- Catcher
- Born: April 21, 1921 Audenried, Pennsylvania, U.S.
- Died: December 19, 2002 (aged 81) Hazleton, Pennsylvania, U.S.
- Batted: RightThrew: Right

MLB debut
- September 6, 1950, for the Philadelphia Athletics

Last MLB appearance
- September 16, 1950, for the Philadelphia Athletics

MLB statistics
- At bats: 3
- Hits: 1
- Home runs: 0
- Stats at Baseball Reference

Teams
- Philadelphia Athletics (1950);

= Bob Rinker =

American baseball player (1921-2002)

Robert John Rinker (April 21, 1921 – December 19, 2002) was an American professional baseball player who appeared in three Major League games as a pinch hitter and catcher for the Philadelphia Athletics. The native of Audenried, Pennsylvania, batted and threw right-handed, stood 6 ft tall and weighed 190 lb.

Rinker's professional career lasted three seasons, beginning in 1948 and ending immediately after his September 1950 audition with the Athletics in the waning days of Connie Mack's 50-year tenure as the team's manager.

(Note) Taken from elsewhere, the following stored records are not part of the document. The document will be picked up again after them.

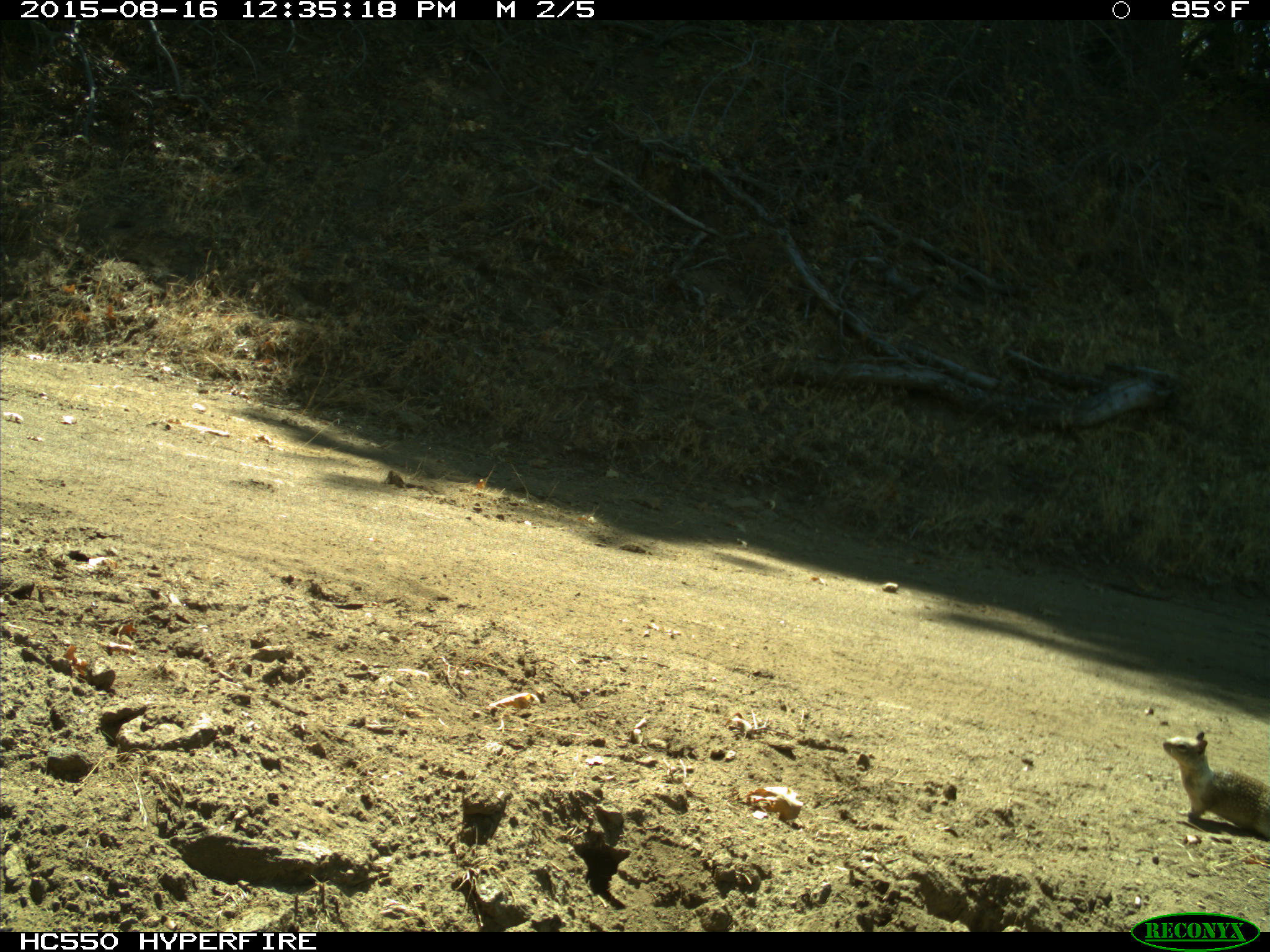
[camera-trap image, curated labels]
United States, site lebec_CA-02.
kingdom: Animalia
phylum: Chordata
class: Mammalia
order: Rodentia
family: Sciuridae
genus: Otospermophilus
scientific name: Otospermophilus beecheyi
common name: california ground squirrel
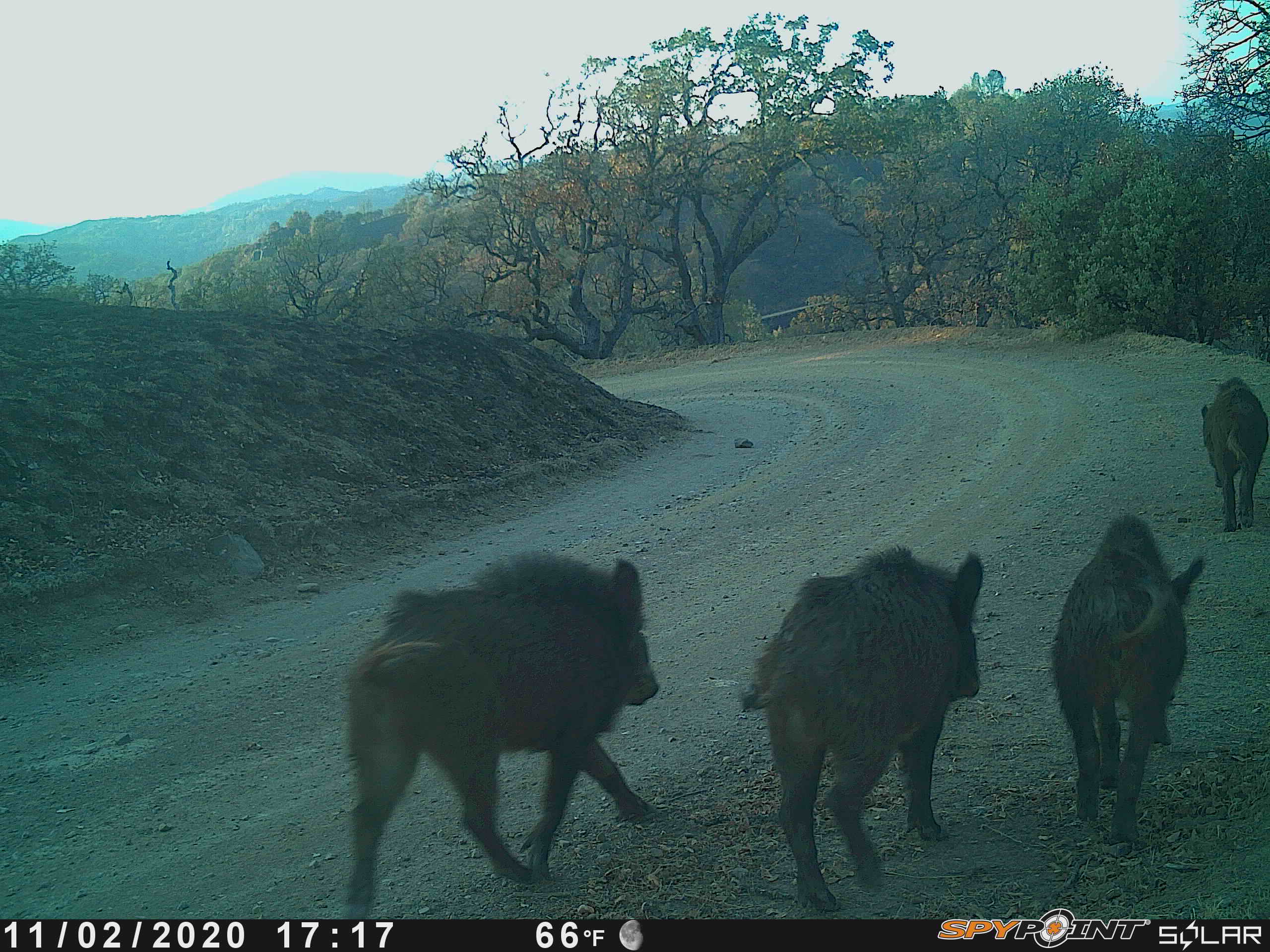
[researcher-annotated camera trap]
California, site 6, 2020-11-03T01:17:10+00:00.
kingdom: Animalia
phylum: Chordata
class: Mammalia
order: Artiodactyla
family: Suidae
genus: Sus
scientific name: Sus scrofa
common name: wild boar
Wild boar (Sus scrofa).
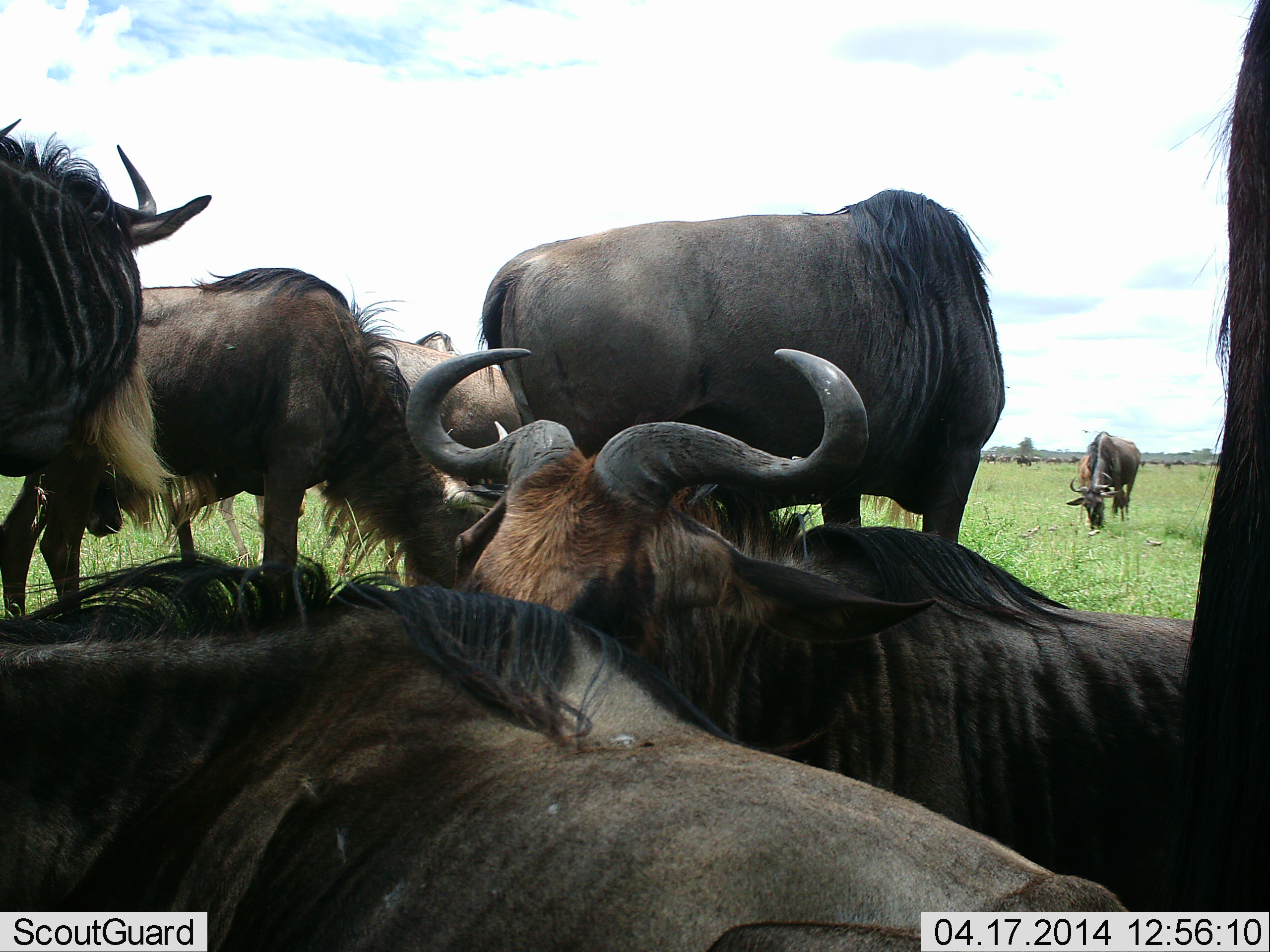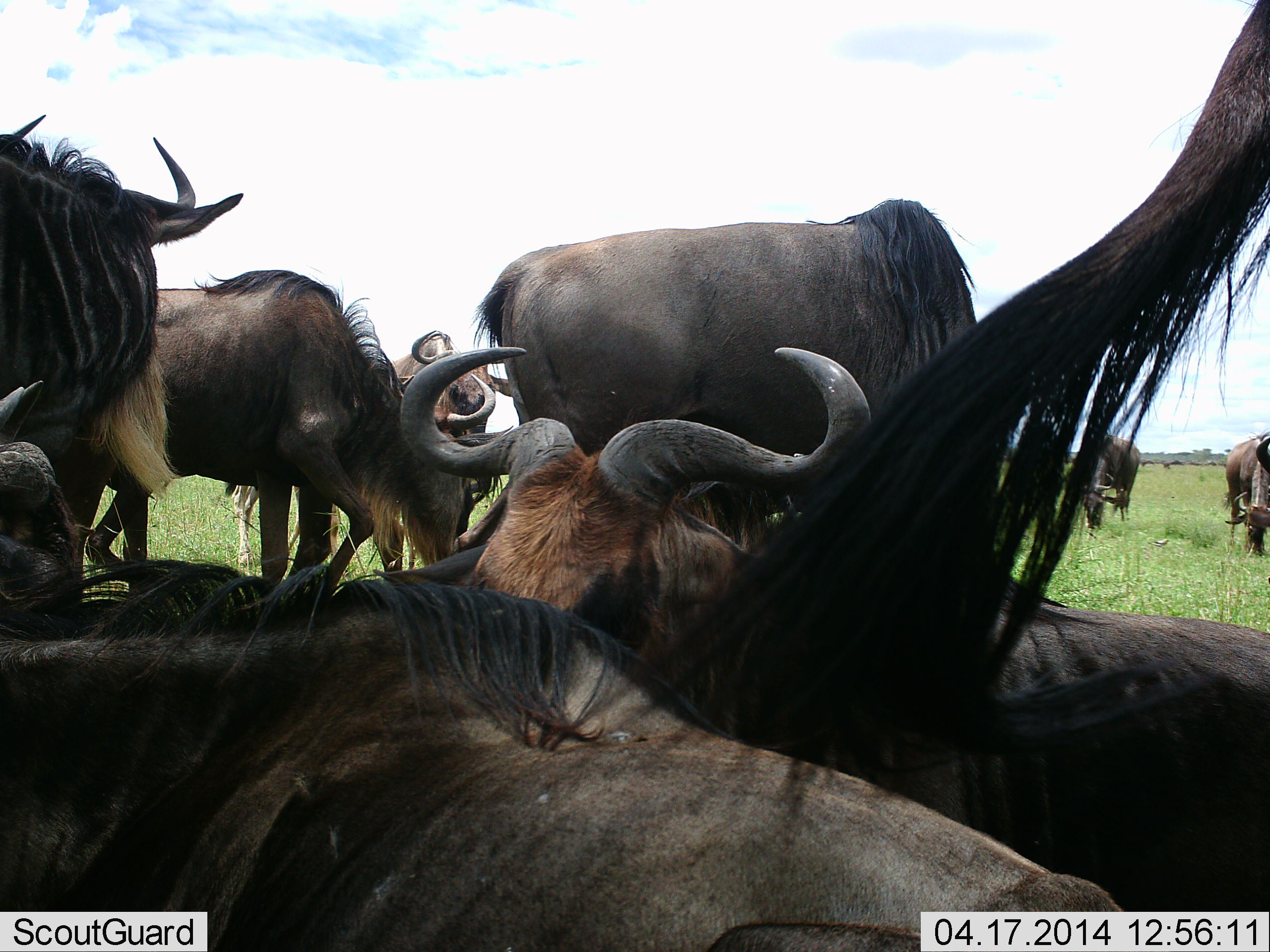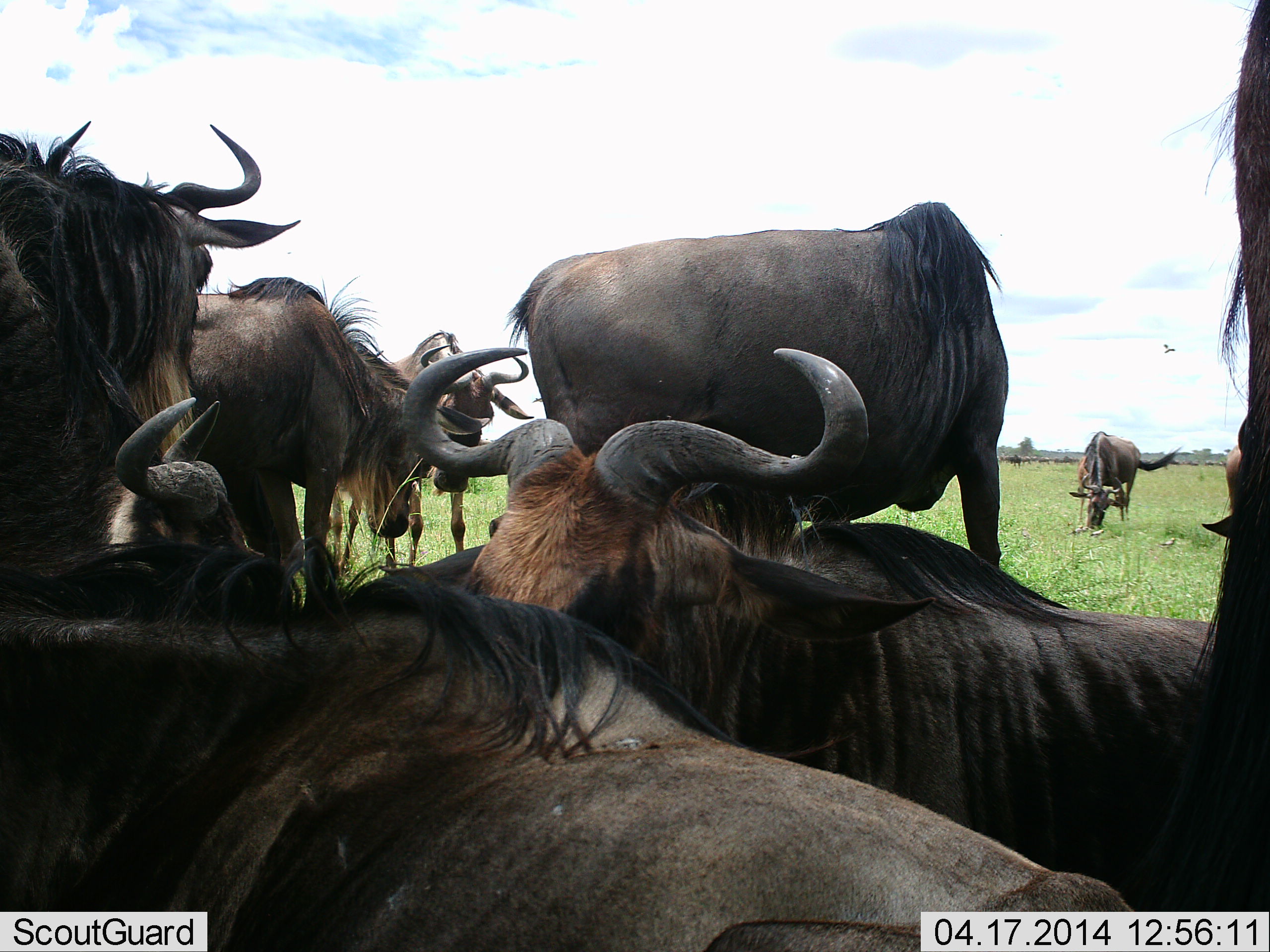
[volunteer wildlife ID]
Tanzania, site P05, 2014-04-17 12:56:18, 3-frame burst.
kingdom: Animalia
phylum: Chordata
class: Mammalia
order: Artiodactyla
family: Bovidae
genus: Connochaetes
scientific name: Connochaetes taurinus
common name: blue wildebeest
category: wildebeest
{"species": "wildebeest (blue wildebeest) (Connochaetes taurinus)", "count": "10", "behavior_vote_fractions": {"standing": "80%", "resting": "100%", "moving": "20%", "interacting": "20%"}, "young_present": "0%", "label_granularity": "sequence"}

Rinker was called up to the majors directly from the Class C Middle Atlantic League, where he had batted .381 in 126 at bats. In his debut game, on September 6, 1950 at Griffith Stadium, he pinch hit for A's pitcher Bobby Shantz in the eighth inning and singled off Sandy Consuegra of the Washington Senators. However, he was erased on a double play by Philadelphia's next batter, Eddie Joost. He would appear in two more games, one as a pinch hitter on September 8 and the other as a late-inning replacement for starting catcher Joe Tipton, and go hitless in two at bats, to finish with a Major League average of .333. He had no runs batted in.